A 30-year-old Miami man's behavior Sunday piqued such suspicions at Sawgrass Mills mall.
When police searched Andre Clements' two cellphones, they saw numerous images and recordings of young women in their underwear, according to a police report.
Clements was arrested at Forever 21 about 3:20 p.m. and charged with one misdemeanor count of video voyeurism and one misdemeanor count of breaching the peace.
After posting $100 bail Monday, Clements was released from jail.
"The defendant, for his own amusement and self-gratification, used an imaging device to secretly view and record several female customers without consent, who were dressing and undressing," according to a police report. "Due to the defendant's actions which disrupted the normal course of business and sense of public decency, the defendant was also charged with a breach of peace."
Clements cover was blown when he remained in a dressing room at the trendy girl's, women's and men's clothing retailer for "an unusual amount of time" and an "uncomfortable" customer alerted the store manager that Clements might have been peeping at customers, the report said.
The store manager, Alexandra Paz, said she recalled Clements "conducting himself in a similar manner" on prior occasions. This time, she discovered several slits cut into the curtain that separated one dressing room from another, the report said.

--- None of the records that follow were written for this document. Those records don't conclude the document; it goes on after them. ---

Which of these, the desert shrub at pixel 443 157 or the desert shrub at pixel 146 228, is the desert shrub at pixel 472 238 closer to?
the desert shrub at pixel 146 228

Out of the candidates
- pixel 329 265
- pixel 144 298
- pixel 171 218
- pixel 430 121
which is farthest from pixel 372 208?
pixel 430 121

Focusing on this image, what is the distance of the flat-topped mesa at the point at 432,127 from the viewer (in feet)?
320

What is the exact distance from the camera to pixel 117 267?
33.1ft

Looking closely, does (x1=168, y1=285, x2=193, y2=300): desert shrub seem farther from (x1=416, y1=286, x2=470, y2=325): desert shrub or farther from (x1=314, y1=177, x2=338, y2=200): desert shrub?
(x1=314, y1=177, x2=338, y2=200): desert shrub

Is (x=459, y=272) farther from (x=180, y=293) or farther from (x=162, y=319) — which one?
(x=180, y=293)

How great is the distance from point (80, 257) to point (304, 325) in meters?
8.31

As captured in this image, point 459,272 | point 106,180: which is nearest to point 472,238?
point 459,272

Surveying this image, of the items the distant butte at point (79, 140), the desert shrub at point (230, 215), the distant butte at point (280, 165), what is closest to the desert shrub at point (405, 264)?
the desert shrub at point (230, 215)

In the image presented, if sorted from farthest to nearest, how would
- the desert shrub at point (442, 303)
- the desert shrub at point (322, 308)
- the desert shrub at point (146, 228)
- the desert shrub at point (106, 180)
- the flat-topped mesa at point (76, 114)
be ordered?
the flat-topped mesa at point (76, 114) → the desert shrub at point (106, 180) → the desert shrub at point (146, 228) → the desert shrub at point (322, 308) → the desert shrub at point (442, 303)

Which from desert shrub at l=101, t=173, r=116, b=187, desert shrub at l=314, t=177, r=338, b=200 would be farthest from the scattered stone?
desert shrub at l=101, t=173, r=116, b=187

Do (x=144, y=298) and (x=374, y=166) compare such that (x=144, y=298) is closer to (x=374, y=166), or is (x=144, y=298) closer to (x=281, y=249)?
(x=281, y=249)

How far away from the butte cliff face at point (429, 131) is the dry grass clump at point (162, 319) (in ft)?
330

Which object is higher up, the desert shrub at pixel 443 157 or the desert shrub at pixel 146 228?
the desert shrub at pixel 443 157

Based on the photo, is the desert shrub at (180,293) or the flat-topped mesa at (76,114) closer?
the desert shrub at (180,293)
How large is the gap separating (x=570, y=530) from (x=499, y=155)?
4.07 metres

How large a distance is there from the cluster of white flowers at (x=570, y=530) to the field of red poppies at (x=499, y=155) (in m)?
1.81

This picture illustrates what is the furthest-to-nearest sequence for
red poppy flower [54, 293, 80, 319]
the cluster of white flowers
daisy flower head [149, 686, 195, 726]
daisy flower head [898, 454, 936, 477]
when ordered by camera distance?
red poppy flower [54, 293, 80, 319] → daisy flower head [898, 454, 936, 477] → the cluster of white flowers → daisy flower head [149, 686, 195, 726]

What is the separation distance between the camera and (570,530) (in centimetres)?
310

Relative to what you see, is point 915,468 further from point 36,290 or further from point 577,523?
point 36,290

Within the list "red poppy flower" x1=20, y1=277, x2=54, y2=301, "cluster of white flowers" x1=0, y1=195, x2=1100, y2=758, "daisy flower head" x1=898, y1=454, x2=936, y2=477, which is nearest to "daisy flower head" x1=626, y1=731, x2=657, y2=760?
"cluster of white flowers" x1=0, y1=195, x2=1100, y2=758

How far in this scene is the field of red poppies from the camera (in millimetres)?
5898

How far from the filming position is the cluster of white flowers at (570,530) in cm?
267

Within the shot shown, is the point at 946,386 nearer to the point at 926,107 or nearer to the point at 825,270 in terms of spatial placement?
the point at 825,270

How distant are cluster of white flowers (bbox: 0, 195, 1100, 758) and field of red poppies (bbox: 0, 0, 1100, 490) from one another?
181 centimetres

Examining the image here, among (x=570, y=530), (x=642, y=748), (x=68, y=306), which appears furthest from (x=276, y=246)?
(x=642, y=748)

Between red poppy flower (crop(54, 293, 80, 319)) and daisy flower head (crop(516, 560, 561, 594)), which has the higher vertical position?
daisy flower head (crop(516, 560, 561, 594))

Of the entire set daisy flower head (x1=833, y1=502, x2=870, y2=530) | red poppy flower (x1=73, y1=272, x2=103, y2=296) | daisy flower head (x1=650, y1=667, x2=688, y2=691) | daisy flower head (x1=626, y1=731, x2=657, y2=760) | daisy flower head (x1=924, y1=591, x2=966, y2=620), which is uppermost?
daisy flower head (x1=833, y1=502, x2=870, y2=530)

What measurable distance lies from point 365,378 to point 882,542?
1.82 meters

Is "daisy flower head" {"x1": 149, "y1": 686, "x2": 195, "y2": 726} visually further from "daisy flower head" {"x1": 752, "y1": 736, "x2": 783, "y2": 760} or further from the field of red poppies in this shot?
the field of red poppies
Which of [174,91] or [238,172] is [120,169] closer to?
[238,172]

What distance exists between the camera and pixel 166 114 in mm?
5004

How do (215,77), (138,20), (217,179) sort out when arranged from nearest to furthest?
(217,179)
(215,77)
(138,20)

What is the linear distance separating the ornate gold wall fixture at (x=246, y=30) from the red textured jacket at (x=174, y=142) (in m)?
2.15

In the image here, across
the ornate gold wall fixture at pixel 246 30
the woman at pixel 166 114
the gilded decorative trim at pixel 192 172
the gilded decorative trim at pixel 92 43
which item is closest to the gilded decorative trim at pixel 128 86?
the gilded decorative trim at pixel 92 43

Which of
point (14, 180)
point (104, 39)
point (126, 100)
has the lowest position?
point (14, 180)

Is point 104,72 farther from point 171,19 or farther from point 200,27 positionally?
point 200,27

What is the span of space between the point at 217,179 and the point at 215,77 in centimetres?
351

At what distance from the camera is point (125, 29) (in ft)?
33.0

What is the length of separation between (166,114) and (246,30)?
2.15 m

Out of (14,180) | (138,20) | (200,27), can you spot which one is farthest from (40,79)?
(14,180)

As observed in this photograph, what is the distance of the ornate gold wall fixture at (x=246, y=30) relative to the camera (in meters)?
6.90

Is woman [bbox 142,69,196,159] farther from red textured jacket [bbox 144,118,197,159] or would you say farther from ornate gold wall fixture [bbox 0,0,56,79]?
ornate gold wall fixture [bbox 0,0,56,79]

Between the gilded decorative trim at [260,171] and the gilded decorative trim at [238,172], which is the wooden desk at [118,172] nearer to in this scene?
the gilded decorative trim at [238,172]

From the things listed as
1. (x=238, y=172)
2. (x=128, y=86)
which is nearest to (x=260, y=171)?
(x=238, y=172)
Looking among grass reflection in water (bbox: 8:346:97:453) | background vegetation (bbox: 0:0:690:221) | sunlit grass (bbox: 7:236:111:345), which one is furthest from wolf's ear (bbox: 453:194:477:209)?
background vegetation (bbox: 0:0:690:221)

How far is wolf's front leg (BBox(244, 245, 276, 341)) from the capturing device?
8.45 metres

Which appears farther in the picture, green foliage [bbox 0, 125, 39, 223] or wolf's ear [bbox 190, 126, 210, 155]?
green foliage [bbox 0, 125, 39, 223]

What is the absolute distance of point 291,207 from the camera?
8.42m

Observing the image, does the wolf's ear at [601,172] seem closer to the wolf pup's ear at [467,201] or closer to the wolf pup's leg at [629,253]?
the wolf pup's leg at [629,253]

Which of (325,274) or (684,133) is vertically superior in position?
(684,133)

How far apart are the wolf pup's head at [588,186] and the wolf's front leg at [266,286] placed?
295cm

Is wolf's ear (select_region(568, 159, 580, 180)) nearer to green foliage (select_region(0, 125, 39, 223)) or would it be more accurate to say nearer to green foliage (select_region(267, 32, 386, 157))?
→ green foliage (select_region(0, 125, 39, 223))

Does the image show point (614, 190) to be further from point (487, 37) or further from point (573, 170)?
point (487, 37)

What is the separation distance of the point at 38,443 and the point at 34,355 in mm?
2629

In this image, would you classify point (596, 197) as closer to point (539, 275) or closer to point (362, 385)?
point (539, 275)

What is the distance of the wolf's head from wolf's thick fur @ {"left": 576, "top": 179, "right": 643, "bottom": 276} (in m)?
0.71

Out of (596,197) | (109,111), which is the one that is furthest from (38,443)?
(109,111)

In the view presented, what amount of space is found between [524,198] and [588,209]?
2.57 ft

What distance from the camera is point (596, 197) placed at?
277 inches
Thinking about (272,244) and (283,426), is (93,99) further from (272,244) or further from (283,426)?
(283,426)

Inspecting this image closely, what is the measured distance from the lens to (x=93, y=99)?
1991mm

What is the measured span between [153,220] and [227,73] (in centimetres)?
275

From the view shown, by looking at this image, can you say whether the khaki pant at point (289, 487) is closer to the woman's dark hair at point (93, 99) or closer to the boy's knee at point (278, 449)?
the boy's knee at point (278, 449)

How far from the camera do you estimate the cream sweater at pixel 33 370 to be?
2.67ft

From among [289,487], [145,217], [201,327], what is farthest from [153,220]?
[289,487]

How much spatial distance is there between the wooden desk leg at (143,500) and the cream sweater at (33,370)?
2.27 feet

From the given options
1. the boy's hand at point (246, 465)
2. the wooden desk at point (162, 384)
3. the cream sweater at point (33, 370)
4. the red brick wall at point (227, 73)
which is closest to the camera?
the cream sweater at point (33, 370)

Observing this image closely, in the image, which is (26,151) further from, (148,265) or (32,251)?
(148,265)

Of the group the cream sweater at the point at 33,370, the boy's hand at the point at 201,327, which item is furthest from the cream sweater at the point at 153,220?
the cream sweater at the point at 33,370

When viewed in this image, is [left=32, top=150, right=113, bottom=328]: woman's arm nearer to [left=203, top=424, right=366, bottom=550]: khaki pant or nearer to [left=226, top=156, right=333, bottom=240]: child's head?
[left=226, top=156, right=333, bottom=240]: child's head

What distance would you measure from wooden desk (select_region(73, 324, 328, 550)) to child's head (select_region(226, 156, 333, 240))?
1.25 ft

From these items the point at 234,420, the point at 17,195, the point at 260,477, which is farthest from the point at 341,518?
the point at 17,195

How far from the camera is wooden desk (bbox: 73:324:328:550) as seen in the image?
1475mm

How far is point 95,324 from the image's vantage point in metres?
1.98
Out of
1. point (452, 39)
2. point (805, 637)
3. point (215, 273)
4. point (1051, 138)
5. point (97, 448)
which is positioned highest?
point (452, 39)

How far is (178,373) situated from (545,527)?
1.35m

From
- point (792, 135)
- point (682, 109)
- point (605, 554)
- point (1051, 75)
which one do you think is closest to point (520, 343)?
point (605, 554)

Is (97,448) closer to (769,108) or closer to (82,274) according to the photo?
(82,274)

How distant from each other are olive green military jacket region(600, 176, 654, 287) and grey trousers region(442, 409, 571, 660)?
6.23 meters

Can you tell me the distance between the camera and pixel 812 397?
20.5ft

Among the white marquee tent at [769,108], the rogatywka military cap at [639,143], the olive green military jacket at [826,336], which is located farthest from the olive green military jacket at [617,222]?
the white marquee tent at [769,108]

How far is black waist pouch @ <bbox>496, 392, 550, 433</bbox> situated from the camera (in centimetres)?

When police arrived, Clements consented to a search of his Gucci bag, which yielded a hand-held Sony camcorder and a Motorola cellphone. Clements also had an iPhone in his back pocket, the report said.
Clements denied cutting the slits in the curtain, but admitted to using the cellphones to "see" and "record" the customers in the dressing room, the report said.
Clements provided police with the pass locks for the phones, on which they saw "several images and recordings of young female customers in their underwear," who appeared to be "changing and trying on clothing," the report said.
Clements told police he had recorded the video just moments before they arrived, the report said.
This wasn't the first arrest for voyeuristic behavior at Sawgrass Mills.
Last February, a 29-year-old man was accused of aiming a video camera up the skirts of customers at the Saks Fifth Avenue Off 5th store. Mel Ortiz pleaded no contest and was sentenced to 74 days time served.
If a video voyeur were to get away, post images online and victims recognized themselves, they should immediately contact law enforcement, said Sgt. Rodney Hailey, a spokesman for the Sunrise Police Department.
"We would hopefully be able to go online and obtain an IP address," Hailey said. "We would have to track back the IP address to the person who posted it."